- EXCERPT TO READ
________
Jump to content

html entities


digitalecartoons

Recommended Posts

To make my php mailform script secure I've used some basic security measures:

 

1. Regex to check the From field for a normal name

2. Regex to check the Email field for a valid email address

3. Htmlentities() to strip the message body text from any html tags to protect if from malicious scripts

 

About htmlentities: a name like "René Janssen" would indeed show up in my email as "René Janssen". I know that by sending it as html/text with mail() it would show as "René Janssen" again and when I choose the option in my webmail 'show as plain text mail' I would get "René Janssen" again.

 

But what if I wanted to have emails send to me as plain/text mails with mail(), filter it first with htmlentities, but still want to receive the original characters in the plain/text message body. Can that be done?
________
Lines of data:
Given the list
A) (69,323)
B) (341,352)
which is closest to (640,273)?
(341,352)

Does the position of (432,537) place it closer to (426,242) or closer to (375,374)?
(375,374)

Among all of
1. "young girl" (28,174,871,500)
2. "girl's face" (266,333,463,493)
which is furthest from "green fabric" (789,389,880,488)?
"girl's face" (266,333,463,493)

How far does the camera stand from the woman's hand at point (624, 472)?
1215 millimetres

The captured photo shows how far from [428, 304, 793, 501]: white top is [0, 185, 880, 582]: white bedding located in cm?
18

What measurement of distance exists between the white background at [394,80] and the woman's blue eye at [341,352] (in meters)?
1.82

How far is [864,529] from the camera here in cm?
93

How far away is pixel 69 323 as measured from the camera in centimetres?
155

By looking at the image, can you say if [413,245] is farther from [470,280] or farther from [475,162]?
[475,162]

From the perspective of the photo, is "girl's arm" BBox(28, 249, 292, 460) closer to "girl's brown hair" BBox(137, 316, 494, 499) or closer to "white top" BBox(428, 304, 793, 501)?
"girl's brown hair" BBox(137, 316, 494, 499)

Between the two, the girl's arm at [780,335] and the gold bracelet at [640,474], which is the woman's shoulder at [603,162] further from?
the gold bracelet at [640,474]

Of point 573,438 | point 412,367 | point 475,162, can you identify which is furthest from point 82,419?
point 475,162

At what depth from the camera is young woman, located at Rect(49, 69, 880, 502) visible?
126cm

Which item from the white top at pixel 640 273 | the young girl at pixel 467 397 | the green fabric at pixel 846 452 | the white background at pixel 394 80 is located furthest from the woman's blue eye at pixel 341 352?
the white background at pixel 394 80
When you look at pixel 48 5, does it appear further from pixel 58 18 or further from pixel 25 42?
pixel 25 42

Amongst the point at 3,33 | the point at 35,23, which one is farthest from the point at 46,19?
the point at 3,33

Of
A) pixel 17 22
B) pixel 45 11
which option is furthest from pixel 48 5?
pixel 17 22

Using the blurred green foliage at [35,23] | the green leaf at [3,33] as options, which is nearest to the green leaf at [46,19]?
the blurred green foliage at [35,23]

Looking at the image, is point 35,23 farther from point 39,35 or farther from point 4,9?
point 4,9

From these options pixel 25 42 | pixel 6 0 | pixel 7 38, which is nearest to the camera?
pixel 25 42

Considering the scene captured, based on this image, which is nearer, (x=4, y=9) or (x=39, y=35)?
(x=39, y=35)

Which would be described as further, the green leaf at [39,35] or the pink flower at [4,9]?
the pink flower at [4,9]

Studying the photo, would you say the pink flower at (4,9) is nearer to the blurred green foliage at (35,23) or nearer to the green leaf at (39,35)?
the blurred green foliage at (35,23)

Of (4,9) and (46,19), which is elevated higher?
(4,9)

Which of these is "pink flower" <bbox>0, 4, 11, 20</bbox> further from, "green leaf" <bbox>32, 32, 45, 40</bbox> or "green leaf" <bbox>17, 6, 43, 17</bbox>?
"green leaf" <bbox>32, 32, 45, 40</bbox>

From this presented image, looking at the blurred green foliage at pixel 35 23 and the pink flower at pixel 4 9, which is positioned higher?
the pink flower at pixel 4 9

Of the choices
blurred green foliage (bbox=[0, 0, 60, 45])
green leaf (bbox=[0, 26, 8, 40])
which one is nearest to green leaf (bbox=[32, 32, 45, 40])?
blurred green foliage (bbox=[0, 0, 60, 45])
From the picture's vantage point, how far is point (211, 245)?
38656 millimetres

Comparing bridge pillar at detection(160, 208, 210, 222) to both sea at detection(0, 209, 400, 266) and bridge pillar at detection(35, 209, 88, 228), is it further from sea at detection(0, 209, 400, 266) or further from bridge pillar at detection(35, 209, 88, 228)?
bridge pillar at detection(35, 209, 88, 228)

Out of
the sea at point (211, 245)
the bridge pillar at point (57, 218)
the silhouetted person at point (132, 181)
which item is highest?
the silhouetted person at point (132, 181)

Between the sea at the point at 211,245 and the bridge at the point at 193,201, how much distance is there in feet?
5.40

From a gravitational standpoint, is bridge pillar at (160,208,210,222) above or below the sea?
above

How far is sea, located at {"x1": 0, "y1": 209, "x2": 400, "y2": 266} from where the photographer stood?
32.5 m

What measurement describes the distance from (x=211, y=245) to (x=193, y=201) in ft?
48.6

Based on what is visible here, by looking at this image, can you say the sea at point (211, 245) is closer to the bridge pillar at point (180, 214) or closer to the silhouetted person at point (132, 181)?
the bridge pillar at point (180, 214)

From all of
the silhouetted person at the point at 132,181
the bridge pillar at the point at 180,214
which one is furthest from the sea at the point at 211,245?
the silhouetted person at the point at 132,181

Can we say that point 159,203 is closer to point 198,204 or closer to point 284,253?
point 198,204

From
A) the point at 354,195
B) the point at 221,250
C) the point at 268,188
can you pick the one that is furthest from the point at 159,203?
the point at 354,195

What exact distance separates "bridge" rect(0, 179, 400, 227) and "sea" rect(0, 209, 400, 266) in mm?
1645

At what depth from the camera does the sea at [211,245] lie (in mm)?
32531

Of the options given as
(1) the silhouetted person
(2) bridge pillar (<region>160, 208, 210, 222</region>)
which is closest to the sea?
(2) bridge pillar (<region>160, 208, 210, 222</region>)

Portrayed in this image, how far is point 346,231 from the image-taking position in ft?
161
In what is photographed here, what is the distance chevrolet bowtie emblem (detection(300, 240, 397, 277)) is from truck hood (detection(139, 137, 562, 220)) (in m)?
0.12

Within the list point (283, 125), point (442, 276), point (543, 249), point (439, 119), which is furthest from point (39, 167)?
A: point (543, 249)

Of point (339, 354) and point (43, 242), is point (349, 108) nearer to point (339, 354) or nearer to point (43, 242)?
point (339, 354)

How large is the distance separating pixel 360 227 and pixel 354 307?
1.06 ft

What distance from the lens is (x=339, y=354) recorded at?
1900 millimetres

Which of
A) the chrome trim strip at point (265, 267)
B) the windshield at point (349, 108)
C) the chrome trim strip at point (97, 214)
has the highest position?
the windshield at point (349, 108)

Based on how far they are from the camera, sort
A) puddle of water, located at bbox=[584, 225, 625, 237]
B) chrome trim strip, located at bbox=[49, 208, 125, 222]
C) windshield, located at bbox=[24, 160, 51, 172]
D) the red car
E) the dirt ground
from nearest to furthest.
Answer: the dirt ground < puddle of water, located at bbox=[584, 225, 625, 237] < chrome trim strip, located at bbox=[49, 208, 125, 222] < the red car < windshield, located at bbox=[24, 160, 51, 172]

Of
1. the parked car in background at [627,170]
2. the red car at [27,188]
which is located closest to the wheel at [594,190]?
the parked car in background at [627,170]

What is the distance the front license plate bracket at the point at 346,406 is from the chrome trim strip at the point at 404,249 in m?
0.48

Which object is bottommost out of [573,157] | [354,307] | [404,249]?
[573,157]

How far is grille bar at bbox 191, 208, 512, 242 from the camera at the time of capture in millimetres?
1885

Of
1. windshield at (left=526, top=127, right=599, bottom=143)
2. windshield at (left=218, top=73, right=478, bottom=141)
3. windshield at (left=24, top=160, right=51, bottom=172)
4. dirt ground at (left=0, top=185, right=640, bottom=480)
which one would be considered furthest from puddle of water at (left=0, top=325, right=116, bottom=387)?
________
- SET EXERCISE
Resume the forum post about htmlentities in a PHP mail form, picking up after its final sentence.

- ANSWER TO THE PROBLEM
So basically it would have to do this:

1. input text field is posted

2. input text is filtered with htmlentities: no tags in message body text

3. mail is sent with mail(); as plain/text mail

4. mail is received as plain/text mail

5. any entity codes like é for é show up in the message body text as their original characters again

 

Is there a simple way to do this in php?

Link to comment
Share on other sites

Yes, as wheelerc said, once you decode it again, you're decoding the bad stuff too.

 

You shouldn't need to strip out HTML/tags for emails with headers set to plaintext, unless you are using an insecure email client.

 

The only thing you have to worry about is email injection. Make SURE that your header fields, like to, subject, and from, will NOT accept any sort of new line characters. If you google around for "php email injection" there are a bunch of regular expressions around for this sort of thing.

Link to comment
Share on other sites

But what's the point of first strip the (bad) html tags, then decoding them back again and then sending it with mail()?  ???

That would still send them as potentially bad tags?

 

I've always put the headers as plain/text with iso-8859-1.

 

Until I've read about the possibiliby of malicious scripts and making it safe with stripping the tagswith htmlentities. That's why I asked.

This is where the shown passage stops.